- Written instruction: From the records below, copy verbatim the part that opens with the line containing "Out of all of" and closes with the line containing "which one is furthest from (70,357)?", including both of those lines. Output only that part.

*-*-*

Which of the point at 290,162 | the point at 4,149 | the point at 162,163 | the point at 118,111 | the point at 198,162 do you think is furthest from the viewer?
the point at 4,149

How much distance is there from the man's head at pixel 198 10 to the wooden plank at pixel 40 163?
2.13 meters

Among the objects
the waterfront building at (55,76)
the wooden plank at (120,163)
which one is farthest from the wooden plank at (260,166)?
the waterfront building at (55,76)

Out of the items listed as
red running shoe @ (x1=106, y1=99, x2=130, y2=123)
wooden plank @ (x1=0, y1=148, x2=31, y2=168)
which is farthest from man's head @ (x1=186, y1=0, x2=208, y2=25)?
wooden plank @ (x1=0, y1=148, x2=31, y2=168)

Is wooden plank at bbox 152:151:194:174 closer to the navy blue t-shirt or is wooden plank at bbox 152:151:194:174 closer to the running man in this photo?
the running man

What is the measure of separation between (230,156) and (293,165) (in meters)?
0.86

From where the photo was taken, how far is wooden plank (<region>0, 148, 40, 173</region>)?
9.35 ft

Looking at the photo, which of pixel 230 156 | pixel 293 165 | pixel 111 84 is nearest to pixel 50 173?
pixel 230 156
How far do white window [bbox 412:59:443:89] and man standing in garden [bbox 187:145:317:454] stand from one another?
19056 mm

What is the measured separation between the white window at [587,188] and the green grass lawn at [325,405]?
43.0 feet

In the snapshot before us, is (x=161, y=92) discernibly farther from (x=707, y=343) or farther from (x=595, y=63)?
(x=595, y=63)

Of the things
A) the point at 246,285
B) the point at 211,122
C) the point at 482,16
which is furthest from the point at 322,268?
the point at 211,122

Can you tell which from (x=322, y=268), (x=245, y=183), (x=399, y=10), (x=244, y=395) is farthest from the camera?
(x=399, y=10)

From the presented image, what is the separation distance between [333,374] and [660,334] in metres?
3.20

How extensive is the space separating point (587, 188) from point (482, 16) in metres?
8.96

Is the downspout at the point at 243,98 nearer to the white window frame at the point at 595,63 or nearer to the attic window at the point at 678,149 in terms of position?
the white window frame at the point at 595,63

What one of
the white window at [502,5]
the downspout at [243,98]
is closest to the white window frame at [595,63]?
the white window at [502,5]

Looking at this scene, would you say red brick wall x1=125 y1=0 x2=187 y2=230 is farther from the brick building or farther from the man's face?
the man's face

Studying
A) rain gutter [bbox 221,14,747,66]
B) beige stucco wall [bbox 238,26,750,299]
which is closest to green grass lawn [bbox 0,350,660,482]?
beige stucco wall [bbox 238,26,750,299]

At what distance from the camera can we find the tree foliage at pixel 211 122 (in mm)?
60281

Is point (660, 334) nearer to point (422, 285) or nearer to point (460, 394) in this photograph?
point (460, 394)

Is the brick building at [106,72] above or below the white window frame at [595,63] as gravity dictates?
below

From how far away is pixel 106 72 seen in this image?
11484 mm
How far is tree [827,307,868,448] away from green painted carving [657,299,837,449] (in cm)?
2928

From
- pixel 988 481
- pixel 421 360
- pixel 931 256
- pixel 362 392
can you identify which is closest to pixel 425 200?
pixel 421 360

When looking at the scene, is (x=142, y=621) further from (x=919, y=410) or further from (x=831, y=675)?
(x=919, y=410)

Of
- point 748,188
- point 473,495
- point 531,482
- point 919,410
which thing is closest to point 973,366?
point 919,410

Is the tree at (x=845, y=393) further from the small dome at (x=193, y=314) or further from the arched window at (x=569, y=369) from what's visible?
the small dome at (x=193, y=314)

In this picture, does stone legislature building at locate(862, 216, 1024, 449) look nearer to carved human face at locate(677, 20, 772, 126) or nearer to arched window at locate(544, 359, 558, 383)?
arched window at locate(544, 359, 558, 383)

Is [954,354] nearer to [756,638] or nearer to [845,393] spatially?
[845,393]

*-*-*

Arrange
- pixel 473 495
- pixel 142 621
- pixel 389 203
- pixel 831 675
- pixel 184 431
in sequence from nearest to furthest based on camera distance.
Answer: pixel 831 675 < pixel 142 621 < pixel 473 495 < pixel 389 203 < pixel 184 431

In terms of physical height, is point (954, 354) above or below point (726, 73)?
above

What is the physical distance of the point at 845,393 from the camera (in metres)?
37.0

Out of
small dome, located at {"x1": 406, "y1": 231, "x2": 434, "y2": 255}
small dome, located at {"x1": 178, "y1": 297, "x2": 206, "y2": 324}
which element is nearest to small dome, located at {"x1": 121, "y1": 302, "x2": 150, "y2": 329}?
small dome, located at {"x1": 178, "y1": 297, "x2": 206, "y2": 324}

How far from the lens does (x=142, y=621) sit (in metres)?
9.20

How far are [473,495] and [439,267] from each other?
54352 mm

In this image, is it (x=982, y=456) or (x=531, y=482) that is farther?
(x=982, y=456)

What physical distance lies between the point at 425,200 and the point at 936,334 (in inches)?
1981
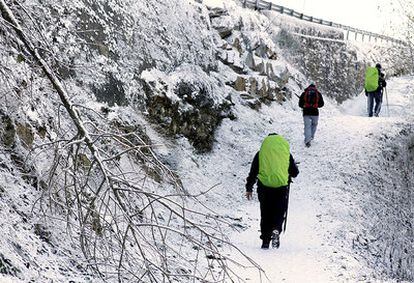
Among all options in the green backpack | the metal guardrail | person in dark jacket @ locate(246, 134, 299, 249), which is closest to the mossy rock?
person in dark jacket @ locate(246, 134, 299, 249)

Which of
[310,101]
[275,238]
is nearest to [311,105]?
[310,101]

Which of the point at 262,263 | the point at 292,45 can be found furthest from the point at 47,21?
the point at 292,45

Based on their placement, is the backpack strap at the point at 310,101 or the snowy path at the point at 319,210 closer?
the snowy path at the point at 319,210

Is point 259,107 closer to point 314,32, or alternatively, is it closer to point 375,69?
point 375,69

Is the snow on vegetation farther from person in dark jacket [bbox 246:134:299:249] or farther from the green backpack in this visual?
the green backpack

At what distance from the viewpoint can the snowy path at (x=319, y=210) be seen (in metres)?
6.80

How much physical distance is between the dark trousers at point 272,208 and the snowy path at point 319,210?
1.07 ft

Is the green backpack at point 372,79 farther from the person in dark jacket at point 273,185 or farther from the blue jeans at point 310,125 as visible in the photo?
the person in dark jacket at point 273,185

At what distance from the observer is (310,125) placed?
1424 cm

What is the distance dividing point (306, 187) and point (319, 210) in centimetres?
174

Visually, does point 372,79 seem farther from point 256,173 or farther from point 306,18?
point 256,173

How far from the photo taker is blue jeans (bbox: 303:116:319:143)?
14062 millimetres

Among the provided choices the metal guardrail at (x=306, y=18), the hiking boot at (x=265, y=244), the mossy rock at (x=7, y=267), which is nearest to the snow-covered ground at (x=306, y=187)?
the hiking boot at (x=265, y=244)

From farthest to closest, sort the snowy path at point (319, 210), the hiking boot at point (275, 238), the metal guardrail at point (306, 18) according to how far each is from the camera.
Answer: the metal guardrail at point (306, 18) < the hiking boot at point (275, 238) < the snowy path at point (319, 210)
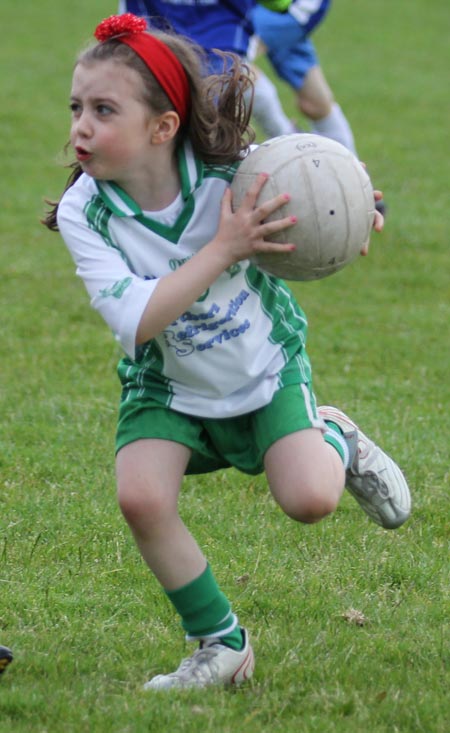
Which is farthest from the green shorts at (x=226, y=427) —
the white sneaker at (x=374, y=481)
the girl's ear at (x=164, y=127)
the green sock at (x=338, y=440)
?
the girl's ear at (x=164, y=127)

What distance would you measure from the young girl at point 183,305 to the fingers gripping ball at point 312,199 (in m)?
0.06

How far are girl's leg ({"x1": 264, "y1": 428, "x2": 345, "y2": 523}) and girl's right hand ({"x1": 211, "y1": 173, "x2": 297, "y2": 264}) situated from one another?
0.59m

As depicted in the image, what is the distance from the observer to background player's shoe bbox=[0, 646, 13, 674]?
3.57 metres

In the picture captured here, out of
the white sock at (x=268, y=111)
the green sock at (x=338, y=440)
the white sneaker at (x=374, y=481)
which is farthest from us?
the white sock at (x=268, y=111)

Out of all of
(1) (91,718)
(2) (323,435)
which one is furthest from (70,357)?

*-*-*

- Output:
Out of all of
(1) (91,718)
(2) (323,435)
which one is furthest from (70,357)?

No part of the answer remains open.